Los Juegos Olímpicos de Invierno continúan dejando imágenes impactantes en disciplinas donde el riesgo es parte esencial del espectáculo. Una de ellas es el Big Air, modalidad del Esquí Freestyle en la que los competidores se lanzan desde rampas de gran altura para ejecutar complejas acrobacias en el aire antes de aterrizar sobre una pendiente artificial.
En esta exigente prueba participaba el finlandés Elias Lajunen, de apenas 18 años, una de las jóvenes promesas europeas del circuito. El Big Air olímpico contempla saltos que pueden superar los 55 metros de distancia, donde los atletas combinan rotaciones múltiples y maniobras técnicas en fracciones de segundo. El margen de error es mínimo y cualquier desajuste en el aire puede traducirse en una caída de alto impacto.
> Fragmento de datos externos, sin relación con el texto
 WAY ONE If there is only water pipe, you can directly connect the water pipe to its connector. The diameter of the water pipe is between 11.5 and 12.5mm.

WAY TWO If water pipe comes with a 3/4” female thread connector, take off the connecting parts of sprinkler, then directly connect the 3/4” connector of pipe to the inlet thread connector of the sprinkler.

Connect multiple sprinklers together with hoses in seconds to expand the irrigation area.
Durante la ronda clasificatoria masculina, Lajunen tomó velocidad y se impulsó con potencia desde la rampa principal. El salto fue amplio y alcanzó una distancia cercana a los 40 metros, pero al momento del aterrizaje perdió estabilidad. El joven esquiador cayó violentamente de espaldas sobre la nieve, generando inmediata preocupación entre el público y los demás competidores.
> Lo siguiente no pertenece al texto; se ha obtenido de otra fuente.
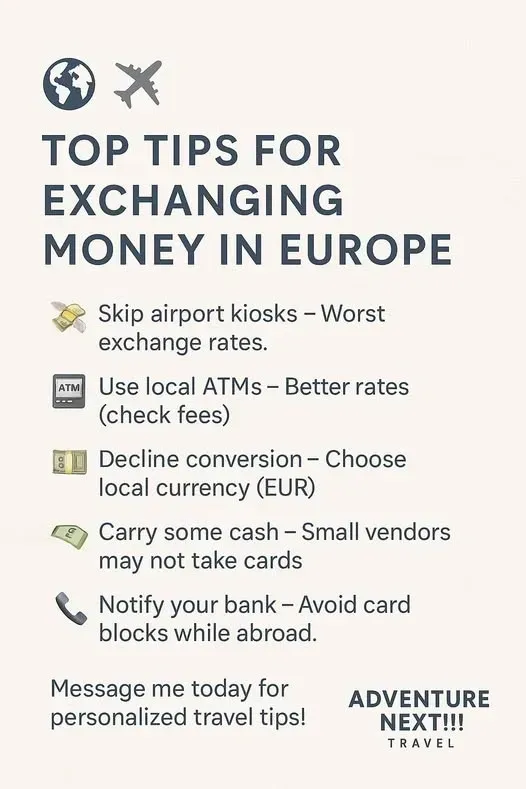 TOP TIPS FOR EXCHANGING MONEY IN EUROPE

Skip airport kiosks – Worst exchange rates.

ATM

Use local ATMs – Better rates (check fees)

Decline conversion – Choose local currency (EUR)

Carry some cash – Small vendors may not take cards

Notify your bank – Avoid card blocks while abroad.

Message me today for personalized travel tips!

ADVENTURE NEXT!!! TRAVEL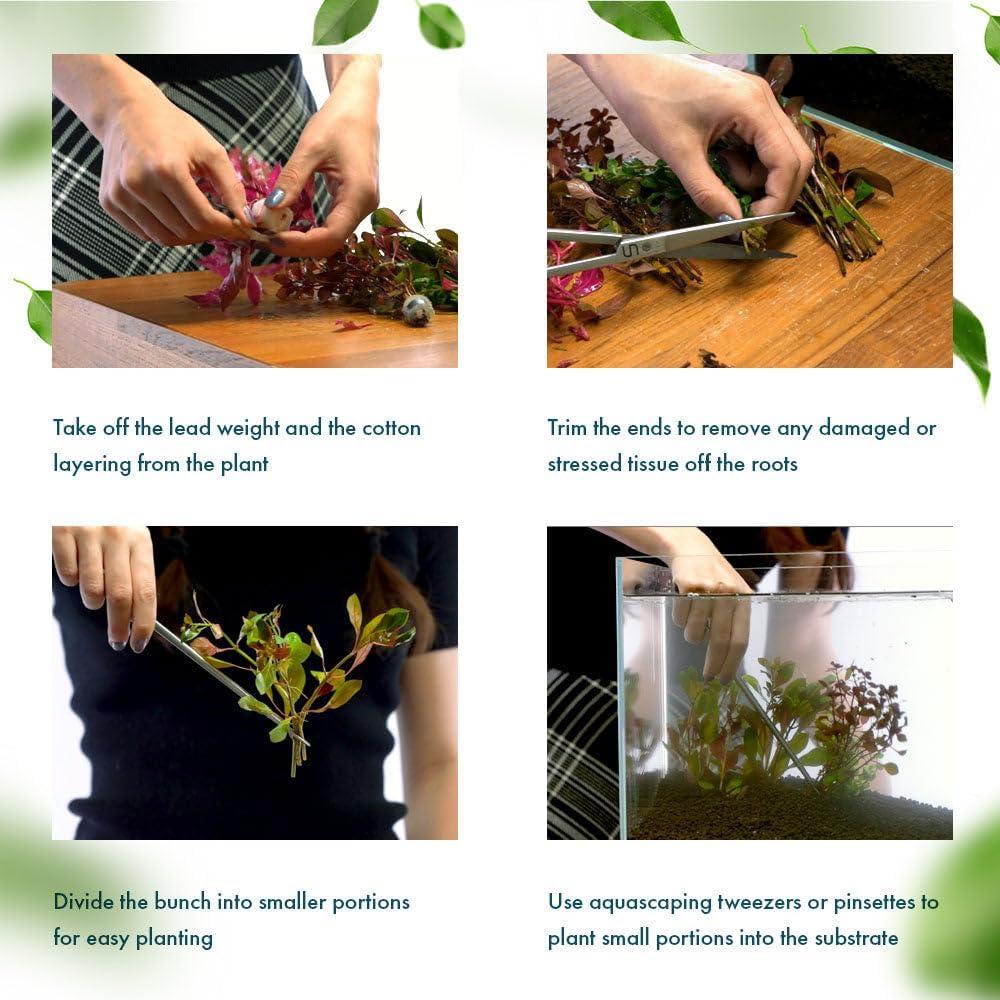 Take off the lead weight and the cotton layering from the plant

Trim the ends to remove any damaged or stressed tissue off the roots

Divide the bunch into smaller portions for easy planting

Use aquascaping tweezers or pinsettes to plant small portions into the substrate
La prueba se detuvo de inmediato para permitir el ingreso del equipo médico. El deportista permaneció varios segundos tendido en la pista mientras era evaluado por los paramédicos, quienes lo inmovilizaron antes de retirarlo del lugar para someterlo a exámenes más detallados. Al momento de ser atendido, realizó un gesto con su pulgar indicando que estaba consciente.
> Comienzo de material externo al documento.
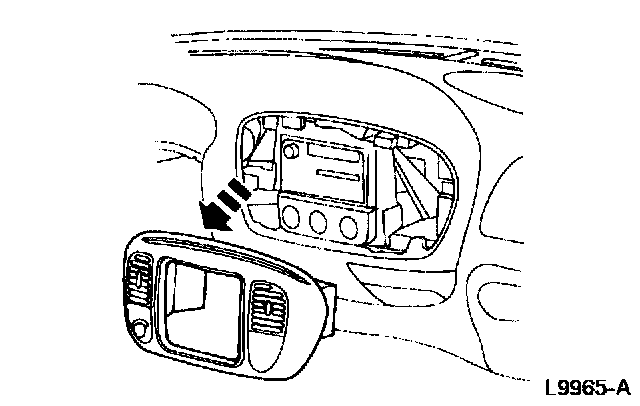 L9965-A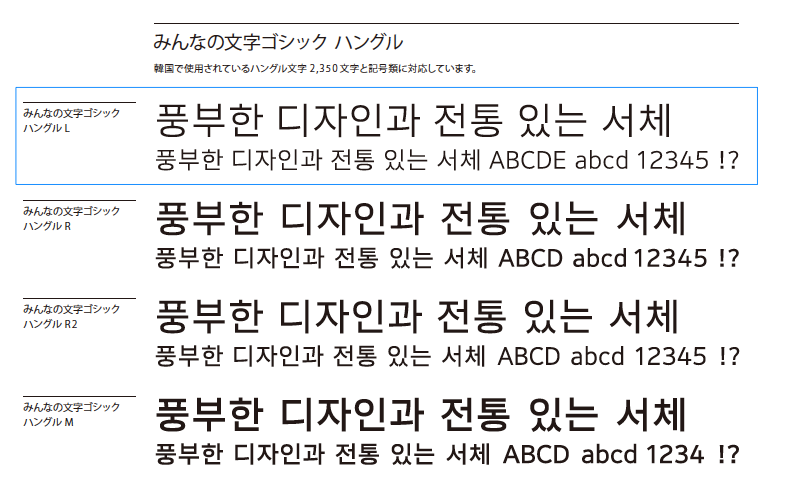 みんなの文字ゴシック ハングル

韓国で使用されているハングル文字 2,350 文字と記号類に対応しています。

みんなの文字ゴシック ハングル L

풍부한 디자인과 전통 있는 서체

풍부한 디자인과 전통 있는 서체 ABCDE abcd 12345 !?

みんなの文字ゴシック ハングル R

풍부한 디자인과 전통 있는 서체

풍부한 디자인과 전통 있는 서체 ABCD abcd 12345 !?

みんなの文字ゴシック ハングル R2

풍부한 디자인과 전통 있는 서체

풍부한 디자인과 전통 있는 서체 ABCD abcd 12345 !?

みんなの文字ゴシック ハングル M

풍부한 디자인과 전통 있는 서체

풍부한 디자인과 전통 있는 서체 ABCD abcd 1234 !?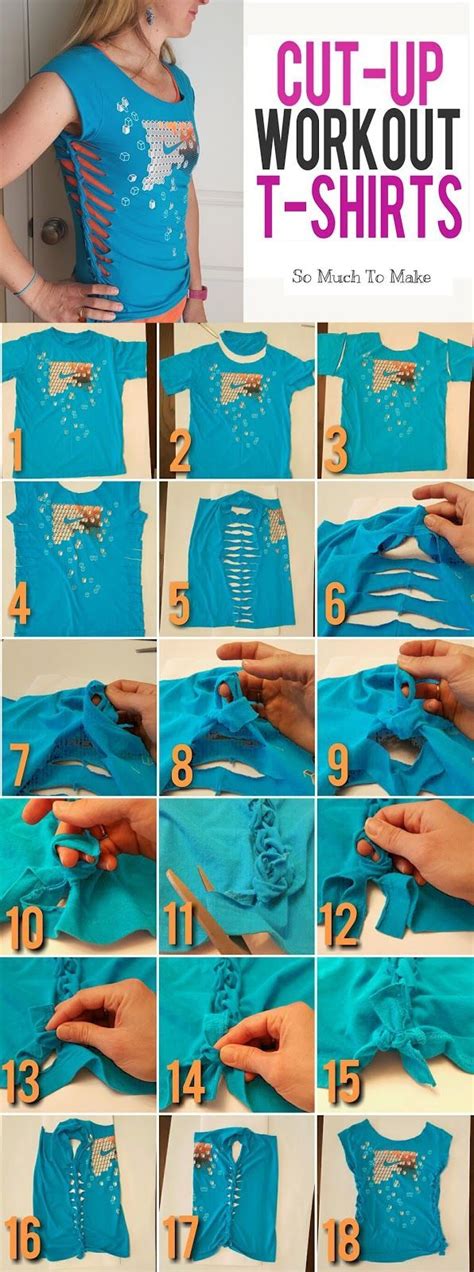 CUT-UP
WORKOUT
T-SHIRTS

So Much To Make

1
2
3
4
5
6
7
8
9
10
11
12
13
14
15
16
17
18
Según los primeros reportes entregados por la delegación finlandesa, el esquiador se encontraba consciente tras la caída y fue trasladado a un centro asistencial para descartar lesiones graves. Aunque en un inicio no se informaron fracturas, sí se evaluaban posibles contusiones y traumatismos producto del fuerte impacto en la espalda y zona cervical.
La caída del joven finlandés volvió a poner en evidencia el riesgo que implica el Big Air. La especialidad que se introdujo en los Juegos Olímpicos de PyeongChang 2018, ha representado un desafío de seguridad para los organizadores y atletas.